KA: It is what it is. Making movies is expensive. Traveling from Europe, on planes. And it’s a period piece. And nightclubs. And the Hasidic community…
RF: Even with a budget within reach, at $1 million, it’s still a tough sell, right? Who wants to see a drama about drug smuggling with Hasidic Judaism at its core?
KA: The only reason there’s money in this movie is because they’re my mother, or they believed in Danny. Danny said he could come up with certain amount of money, $900,000, if I could get $100,000. I got the $100,000 from my mother. God bless her, she believed in me. The fact that people wouldn’t get it as a ‘sell,’ or that Hollywood wouldn’t respond to making this, or most financiers or independent producers wouldn’t understand that this is material that could be entertaining and should be made, that can’t hold you back from making your movie.
The crash happened (in September 2008), and we lost a quarter of our financing. I went after every producer that I knew. Jen Gatien, who was an old friend of mine, came in and was able to come up with that last piece, a quarter million dollars, and greenlit the movie.
RF: This is now two years after Jesse Eisenberg first signed up and you’re in production.
KA: We ended up shooting this in January 2009, in the freezing cold, two years to the day, almost, after Jesse was attached to the film.
I know it sounds like it went perfect, it was far from that. It was a difficult-as-hell shoot on this budget level. There’s no trailers, there’s no anything like that on a movie like this. We had 18 days, and two second-unit days, one in Amsterdam. Everyone was passionate about the kind of movie we were going to make. These guys’ voices were in this film — this is their movie, they owned it.

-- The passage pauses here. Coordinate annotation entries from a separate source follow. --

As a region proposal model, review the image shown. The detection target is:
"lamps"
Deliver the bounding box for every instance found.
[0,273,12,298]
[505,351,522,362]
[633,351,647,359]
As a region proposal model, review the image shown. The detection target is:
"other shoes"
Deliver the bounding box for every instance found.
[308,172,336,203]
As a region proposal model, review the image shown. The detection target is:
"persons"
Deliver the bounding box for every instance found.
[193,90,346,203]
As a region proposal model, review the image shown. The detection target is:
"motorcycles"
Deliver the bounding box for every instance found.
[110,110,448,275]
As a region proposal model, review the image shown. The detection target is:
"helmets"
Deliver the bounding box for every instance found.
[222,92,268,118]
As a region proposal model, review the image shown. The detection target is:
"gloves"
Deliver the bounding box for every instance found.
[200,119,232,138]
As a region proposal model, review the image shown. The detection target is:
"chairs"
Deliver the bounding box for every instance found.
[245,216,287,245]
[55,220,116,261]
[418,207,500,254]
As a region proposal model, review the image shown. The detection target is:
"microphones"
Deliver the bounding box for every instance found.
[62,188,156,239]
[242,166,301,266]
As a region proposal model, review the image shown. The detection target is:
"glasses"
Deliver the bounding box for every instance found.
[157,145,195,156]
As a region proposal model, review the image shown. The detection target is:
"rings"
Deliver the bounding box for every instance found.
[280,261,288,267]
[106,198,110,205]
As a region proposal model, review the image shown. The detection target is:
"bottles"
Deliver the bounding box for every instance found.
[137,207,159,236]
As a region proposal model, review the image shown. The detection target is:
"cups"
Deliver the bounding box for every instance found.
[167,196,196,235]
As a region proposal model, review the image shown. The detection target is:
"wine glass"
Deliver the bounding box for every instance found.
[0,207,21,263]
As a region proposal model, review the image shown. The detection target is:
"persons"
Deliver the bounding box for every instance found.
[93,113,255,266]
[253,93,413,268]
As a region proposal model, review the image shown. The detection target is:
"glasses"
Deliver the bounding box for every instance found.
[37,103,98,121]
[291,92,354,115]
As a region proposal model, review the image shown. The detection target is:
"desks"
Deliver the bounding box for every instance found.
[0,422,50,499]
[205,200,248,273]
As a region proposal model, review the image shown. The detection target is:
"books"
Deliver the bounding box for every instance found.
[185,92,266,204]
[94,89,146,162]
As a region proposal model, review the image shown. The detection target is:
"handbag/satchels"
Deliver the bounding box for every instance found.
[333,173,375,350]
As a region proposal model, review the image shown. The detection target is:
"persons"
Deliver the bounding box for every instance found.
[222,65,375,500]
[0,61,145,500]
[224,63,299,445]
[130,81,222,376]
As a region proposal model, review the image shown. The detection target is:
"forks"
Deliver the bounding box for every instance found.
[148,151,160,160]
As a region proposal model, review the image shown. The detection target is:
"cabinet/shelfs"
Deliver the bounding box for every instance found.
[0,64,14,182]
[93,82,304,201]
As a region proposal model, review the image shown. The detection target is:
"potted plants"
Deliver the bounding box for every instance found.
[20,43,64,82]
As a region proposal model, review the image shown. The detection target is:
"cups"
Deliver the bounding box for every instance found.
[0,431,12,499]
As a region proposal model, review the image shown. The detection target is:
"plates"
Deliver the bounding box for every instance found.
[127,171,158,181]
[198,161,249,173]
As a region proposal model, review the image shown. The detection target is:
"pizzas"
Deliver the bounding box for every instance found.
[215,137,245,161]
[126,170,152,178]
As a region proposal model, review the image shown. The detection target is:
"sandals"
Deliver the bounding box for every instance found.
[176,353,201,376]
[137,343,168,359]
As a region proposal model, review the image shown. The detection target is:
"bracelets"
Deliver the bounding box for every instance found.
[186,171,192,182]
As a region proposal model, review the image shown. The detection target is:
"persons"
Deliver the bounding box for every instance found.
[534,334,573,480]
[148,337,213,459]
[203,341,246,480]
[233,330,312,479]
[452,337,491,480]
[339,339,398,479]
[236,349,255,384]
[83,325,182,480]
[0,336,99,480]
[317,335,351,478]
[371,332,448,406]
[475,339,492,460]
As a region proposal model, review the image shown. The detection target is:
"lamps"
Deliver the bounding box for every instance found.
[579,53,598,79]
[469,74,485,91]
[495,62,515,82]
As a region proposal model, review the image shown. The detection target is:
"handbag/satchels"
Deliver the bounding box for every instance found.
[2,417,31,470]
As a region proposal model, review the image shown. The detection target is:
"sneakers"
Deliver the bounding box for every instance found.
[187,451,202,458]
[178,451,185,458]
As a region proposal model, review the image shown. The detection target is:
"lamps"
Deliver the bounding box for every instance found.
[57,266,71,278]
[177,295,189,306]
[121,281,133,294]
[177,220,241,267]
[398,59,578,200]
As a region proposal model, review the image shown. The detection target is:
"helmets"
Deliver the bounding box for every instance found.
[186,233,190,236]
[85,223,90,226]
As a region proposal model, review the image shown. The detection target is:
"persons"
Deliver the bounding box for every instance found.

RF: Holy Rollers was picked up after screening at Sundance in January, it opens Friday in New York City. And that brings us here, to a rooftop in Manhattan.
KA: I’m very excited about this screening. If this wasn’t coming out right now, I’d be in therapy. I don’t have to go to therapy now.
“Holy Rollers” played as part of the Rooftop Film 2010 Summer Series. If you missed our sneak preview, you can see the film in New York City starting May 21 at Landmark Sunshine Theater.